What do you do with leftover paint? It's a question that plagues many of us, if the stacks of leftover paint cans filling basements are any indication.
Three states have passed legislation to enact paint take-back programs, each in cooperation with the paint industry after consultation with the Product Stewardship Institute.
Oregon passed the first paint take-back legislation of its kind in 2009, and enacted a pilot program in July 2010. The program requires the paint industry to set up take-back locations, listed at PaintCare.org; the cost is ultimately borne by the consumers who pay a marginally higher price for paint. California passed its law in 2010, and is to set up a program by 2012. Connecticut passed its law this week (June 6, 2011) and is to set up a program by 2013.
For those living in other states, properly disposing of unused paint presents the same challenge it always has. To find out how we should dispose of unused paints, we checked with Paint Care, and interviewed Jennifer Berry, public and strategic relations manager for Earth911, which maintains a database of recycling options for virtually every type of household product and every community in the U.S. (You can use Earth911's service by plugging in your zip code in the "Get Local Info" widget on The Daily Green's homepage.) Here's what we learned:
1. Buy the right amount of paint.
It sounds simple, but if you buy the right amount of paint, you won't have any unused paint to deal with after the paint job is done! Berry calls it "precycling." Measure your walls, and multiply length x height to estimate the square footage (don't forget to subtract for doors and windows). A gallon of paint will cover about 350 square feet with a single coat of paint, according to dummies.com.
2. Store unused paint.
Paint Care recommends covering the paint can's mouth with plastic wrap, tightly securing the lid, then turning the leak-proof can upside down for storage. Store paint in a place that is out of reach for children and pets, and that won't get too hot, and won't freeze. Remember to label your paints so you know which room each can corresponds to.
3. Mix and reuse latex paints.
Latex paints can be blended and used, though don't expect an aesthetically pleasing hue!

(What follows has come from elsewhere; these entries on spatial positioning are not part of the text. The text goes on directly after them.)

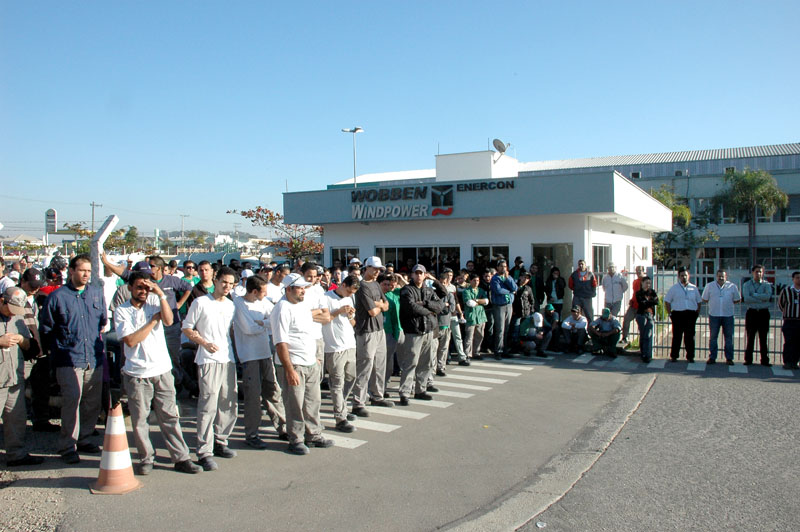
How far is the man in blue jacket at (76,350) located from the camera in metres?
5.95

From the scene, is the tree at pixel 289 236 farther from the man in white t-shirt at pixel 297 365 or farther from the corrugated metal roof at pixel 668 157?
the corrugated metal roof at pixel 668 157

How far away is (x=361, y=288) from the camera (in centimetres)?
788

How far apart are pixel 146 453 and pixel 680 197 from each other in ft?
172

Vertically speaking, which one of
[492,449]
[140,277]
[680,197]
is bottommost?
[492,449]

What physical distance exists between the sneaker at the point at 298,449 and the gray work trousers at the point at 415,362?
2393 mm

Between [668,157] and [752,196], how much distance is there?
18083 mm

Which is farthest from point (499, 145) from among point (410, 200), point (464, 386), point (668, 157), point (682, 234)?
point (668, 157)

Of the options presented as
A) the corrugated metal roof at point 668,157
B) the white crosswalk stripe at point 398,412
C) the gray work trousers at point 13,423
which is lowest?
the white crosswalk stripe at point 398,412

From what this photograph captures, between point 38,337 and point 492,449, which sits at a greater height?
point 38,337

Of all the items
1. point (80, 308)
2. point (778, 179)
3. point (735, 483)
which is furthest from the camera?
point (778, 179)

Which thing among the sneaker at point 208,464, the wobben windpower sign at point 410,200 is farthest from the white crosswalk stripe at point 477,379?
the wobben windpower sign at point 410,200

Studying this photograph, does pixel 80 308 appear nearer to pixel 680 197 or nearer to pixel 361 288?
pixel 361 288

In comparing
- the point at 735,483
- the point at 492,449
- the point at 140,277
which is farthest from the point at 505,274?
the point at 140,277

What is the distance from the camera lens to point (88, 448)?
621 cm
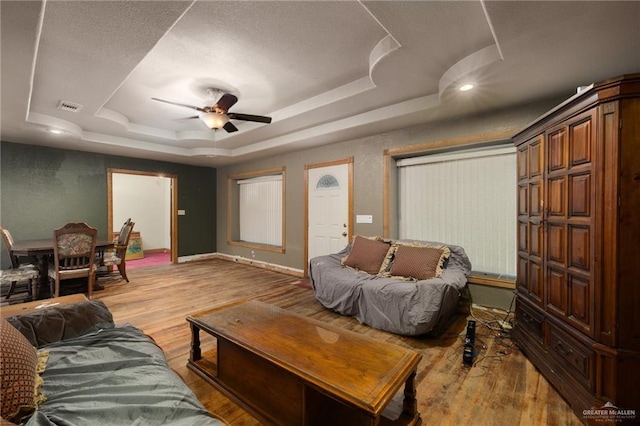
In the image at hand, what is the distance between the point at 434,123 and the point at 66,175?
6313 mm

Still, for base coats and functional paint jobs, this is an economical and environmentally friendly way to reuse old paint. Berry also recommends checking with local waste haulers, municipalities and schools; many have programs to collect paints, blend them and use them on community projects. "We shouldn't look at how to recycle first, but who can use this next," she said.
4. Recycle empty paint cans.
If you've emptied a can of paint, let the residue air dry, then recycle the can with other metals. Check with your waste hauler, first, but many community recycling programs accept paint cans this way, Berry said.

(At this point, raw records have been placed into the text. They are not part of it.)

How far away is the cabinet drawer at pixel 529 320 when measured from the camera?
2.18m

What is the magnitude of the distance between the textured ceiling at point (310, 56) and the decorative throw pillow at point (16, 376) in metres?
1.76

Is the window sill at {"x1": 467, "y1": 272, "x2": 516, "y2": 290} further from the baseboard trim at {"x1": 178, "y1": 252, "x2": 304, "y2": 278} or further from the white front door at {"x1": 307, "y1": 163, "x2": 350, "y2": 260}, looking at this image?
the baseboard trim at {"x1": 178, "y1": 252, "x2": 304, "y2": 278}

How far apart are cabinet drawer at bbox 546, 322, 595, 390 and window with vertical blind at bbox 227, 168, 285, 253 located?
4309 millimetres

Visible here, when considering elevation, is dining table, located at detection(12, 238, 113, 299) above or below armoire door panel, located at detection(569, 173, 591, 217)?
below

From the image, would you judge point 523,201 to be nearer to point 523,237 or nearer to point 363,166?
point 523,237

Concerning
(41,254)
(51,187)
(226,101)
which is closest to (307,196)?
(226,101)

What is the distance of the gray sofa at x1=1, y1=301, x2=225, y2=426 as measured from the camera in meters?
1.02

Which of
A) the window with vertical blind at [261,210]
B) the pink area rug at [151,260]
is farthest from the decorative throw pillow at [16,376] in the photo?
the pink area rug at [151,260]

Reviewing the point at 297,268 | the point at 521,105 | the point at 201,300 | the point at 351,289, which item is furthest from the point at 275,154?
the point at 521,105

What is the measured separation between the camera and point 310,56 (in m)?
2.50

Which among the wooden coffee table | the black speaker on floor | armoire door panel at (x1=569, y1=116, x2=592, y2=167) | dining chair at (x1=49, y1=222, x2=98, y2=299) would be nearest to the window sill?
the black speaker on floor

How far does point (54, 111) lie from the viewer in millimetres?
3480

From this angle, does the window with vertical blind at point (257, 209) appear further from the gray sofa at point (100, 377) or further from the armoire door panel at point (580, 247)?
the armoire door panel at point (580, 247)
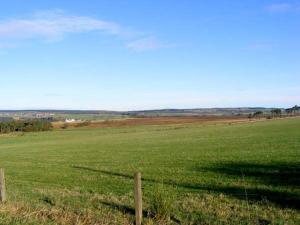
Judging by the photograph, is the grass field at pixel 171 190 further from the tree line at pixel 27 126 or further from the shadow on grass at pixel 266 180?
the tree line at pixel 27 126

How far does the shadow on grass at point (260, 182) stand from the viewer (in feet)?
51.2

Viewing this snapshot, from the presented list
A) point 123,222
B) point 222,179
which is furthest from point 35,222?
point 222,179

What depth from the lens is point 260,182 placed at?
62.3 feet

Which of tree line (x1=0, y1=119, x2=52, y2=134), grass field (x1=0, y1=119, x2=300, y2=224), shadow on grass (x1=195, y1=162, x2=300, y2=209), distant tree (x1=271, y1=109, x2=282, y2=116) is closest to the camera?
grass field (x1=0, y1=119, x2=300, y2=224)

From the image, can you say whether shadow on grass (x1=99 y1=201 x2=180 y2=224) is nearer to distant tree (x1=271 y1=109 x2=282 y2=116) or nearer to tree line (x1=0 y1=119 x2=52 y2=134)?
tree line (x1=0 y1=119 x2=52 y2=134)

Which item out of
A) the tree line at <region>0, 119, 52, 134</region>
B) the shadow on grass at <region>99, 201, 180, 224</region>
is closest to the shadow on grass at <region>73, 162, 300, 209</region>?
the shadow on grass at <region>99, 201, 180, 224</region>

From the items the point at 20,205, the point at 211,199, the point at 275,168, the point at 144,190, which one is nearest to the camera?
the point at 20,205

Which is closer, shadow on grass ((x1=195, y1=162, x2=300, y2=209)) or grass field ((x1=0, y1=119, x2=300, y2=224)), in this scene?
grass field ((x1=0, y1=119, x2=300, y2=224))

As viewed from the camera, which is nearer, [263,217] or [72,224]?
[72,224]

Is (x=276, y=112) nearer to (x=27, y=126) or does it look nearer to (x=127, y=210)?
(x=27, y=126)

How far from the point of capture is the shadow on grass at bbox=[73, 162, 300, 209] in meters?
15.6

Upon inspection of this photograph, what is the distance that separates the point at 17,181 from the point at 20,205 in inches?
424

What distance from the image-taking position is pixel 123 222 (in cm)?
1212

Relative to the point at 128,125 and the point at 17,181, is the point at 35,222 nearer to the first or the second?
the point at 17,181
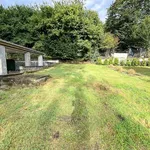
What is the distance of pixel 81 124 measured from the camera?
305 centimetres

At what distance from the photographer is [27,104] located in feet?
13.0

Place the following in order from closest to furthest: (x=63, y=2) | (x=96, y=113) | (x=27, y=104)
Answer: (x=96, y=113), (x=27, y=104), (x=63, y=2)

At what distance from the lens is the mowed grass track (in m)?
2.46

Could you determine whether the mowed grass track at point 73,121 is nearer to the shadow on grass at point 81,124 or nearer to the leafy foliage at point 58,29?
the shadow on grass at point 81,124

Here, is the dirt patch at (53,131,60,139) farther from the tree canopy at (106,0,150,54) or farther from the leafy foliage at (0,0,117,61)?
the tree canopy at (106,0,150,54)

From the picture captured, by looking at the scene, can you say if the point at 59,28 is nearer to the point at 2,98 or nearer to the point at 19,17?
the point at 19,17

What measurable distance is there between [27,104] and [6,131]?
1.29 meters

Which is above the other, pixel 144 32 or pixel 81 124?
pixel 144 32

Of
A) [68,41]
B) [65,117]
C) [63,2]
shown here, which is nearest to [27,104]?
[65,117]

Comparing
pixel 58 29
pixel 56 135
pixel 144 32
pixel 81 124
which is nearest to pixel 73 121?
pixel 81 124

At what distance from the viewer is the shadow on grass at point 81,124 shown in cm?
246

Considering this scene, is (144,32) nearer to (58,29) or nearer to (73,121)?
(58,29)

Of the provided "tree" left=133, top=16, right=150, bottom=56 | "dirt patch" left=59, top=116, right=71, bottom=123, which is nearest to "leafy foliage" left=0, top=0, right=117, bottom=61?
"tree" left=133, top=16, right=150, bottom=56

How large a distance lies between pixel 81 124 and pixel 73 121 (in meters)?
0.19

5. Dispose of oil paints as hazardous waste.
For oil-based paints, the best option for disposal is a local Household Hazardous Waste facility. Some communities offer year-round access to these waste-handling services, but others offer drop-off days only once or twice a year. Check with your municipality or waste hauler for details, or plug in your zip code at Earth911.com's recycling center locator or call 1-800-CLEANUP (1-800-253-2687). Paint Care cautions that "air-drying of liquid alkyd or oil based paint is not considered safe."
6. Toss latex paint in the trash, but recycle the cans.

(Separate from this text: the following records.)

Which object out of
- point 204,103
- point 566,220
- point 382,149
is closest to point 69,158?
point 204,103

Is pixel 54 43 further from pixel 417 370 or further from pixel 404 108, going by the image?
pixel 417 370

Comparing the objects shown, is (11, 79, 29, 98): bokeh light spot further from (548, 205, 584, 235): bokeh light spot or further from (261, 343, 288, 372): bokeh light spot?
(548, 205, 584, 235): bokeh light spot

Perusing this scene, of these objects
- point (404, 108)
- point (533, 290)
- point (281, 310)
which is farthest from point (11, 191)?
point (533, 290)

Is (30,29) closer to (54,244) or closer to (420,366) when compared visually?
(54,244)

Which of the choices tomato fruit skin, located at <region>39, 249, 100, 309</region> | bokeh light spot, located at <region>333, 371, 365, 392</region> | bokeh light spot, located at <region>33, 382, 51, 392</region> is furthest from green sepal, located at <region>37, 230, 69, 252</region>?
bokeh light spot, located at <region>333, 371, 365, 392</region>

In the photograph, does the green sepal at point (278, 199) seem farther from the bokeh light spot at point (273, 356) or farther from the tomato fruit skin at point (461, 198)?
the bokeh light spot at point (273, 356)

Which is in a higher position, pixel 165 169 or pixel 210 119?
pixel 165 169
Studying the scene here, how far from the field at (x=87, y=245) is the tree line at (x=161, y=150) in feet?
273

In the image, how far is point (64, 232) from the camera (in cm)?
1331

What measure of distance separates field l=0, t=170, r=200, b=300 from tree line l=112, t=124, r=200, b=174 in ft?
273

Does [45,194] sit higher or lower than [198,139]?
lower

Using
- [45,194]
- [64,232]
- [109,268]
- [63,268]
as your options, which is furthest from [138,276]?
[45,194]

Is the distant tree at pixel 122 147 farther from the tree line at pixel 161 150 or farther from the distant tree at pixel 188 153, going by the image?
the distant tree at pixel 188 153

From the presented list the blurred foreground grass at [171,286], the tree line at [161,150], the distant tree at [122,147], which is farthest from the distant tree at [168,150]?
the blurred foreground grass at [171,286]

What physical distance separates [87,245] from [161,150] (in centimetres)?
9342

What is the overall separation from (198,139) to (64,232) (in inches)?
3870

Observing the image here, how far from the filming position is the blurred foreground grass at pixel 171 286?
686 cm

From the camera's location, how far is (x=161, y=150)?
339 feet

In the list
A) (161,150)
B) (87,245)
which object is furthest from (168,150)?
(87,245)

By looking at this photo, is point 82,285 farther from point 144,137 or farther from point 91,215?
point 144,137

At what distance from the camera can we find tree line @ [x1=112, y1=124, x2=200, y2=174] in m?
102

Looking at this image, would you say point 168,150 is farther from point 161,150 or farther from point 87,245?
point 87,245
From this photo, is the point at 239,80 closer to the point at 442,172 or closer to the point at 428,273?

Unlike oil paints, latex paints aren't considered hazardous waste. If you have leftover latex paints that can't be recycled, reused or stored, pour the paints into a box with shredded paper or kitty litter, allow it to solidify away from kids or pets, then discard in the trash. Recycle empty paint cans with other metals. If dried paint fills a can to a depth of about a half inch or less, dry it in the can and recycle the paint can. If you have a more-or-less full can of dried latex paint, unfortunately, the next step is to remove the lid and toss the whole can in with the trash.
"If you have the opportunity to recycle the paint and recycle the can," Berry said, "that's the best option." We agree.